Records contained in a dataset:
══════
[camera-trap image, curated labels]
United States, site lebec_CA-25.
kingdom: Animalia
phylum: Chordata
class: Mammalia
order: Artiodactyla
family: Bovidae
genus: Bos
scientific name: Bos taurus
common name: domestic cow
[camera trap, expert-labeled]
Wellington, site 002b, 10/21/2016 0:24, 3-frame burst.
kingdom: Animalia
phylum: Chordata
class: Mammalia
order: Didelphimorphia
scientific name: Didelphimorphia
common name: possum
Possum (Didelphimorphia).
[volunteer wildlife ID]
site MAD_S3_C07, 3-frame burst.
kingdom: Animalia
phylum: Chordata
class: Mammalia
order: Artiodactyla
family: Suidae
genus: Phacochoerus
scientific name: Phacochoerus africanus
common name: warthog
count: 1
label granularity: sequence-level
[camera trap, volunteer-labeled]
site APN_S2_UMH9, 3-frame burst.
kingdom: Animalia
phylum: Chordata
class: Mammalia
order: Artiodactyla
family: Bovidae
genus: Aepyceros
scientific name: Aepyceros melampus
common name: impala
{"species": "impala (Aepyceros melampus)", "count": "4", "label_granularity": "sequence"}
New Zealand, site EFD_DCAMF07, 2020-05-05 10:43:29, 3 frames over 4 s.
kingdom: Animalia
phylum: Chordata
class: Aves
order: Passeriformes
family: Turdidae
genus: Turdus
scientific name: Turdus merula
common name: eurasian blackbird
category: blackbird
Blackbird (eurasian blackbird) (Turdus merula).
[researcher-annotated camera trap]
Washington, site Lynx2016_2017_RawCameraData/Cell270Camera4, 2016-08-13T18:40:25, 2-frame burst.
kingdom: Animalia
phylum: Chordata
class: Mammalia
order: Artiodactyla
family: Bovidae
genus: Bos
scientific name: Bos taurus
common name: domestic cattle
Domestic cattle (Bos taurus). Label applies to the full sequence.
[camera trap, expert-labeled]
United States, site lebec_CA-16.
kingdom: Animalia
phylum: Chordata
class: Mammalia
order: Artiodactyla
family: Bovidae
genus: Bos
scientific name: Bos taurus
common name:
══════
THE TASK: Only those lines of the entries above that run from the line containing "genus: Aepyceros" to the line containing "[researcher-annotated camera trap]", both included, should be transcribed exactly.

EXERCISE ANSWER:
genus: Aepyceros
scientific name: Aepyceros melampus
common name: impala
{"species": "impala (Aepyceros melampus)", "count": "4", "label_granularity": "sequence"}
New Zealand, site EFD_DCAMF07, 2020-05-05 10:43:29, 3 frames over 4 s.
kingdom: Animalia
phylum: Chordata
class: Aves
order: Passeriformes
family: Turdidae
genus: Turdus
scientific name: Turdus merula
common name: eurasian blackbird
category: blackbird
Blackbird (eurasian blackbird) (Turdus merula).
[researcher-annotated camera trap]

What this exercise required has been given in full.